Copy the NextSpans fix below word for word, everything from "- [bugfix] Fixed skipTo" down to "list in NextSpans, see de.ids_mannheim.".

Extract to read START

Fixed the candidate list in NextSpans.
Change-Id: Ia2a8a65b580071527d53409310a374b6e78f6721
diff --git a/Changes b/Changes
index e6c2849..61d9b4c 100644
--- a/Changes
+++ b/Changes
@@ -8,7 +8,9 @@
- [bugfix] Remove entries from matchList that are not in the same
document in NextSpans (diewald)
- [bugfix] Fixed skipTo in NextSpans, see de.ids_mannheim.korap.index.
- TestRepetitionIndex.testRepetitionSnippetBug3() (margaretha)
+ TestRepetitionIndex.testRepetitionSnippetBug3() (margaretha)
+ - [bugfix] Fixed the candidate list in NextSpans, see de.ids_mannheim.
+ korap.index.TestNextIndex.testNextExpansion() (margaretha)
0.58.0 2018-09-03
- [feature] Implemented referencing cached collection (margaretha)

Extract to read END
Dataset excerpt START

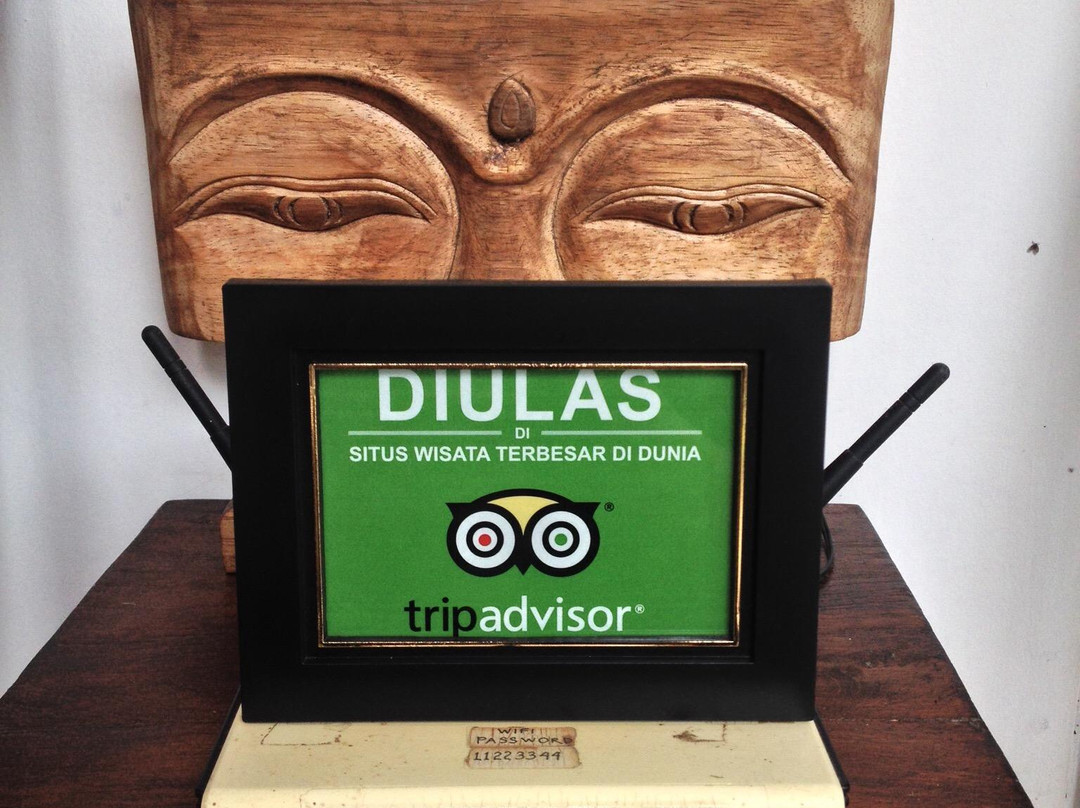 Manis Homestay Amed Bali主图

Dataset excerpt END

## [Response area]
- [bugfix] Fixed skipTo in NextSpans, see de.ids_mannheim.korap.index.
- TestRepetitionIndex.testRepetitionSnippetBug3() (margaretha)
+ TestRepetitionIndex.testRepetitionSnippetBug3() (margaretha)
+ - [bugfix] Fixed the candidate list in NextSpans, see de.ids_mannheim.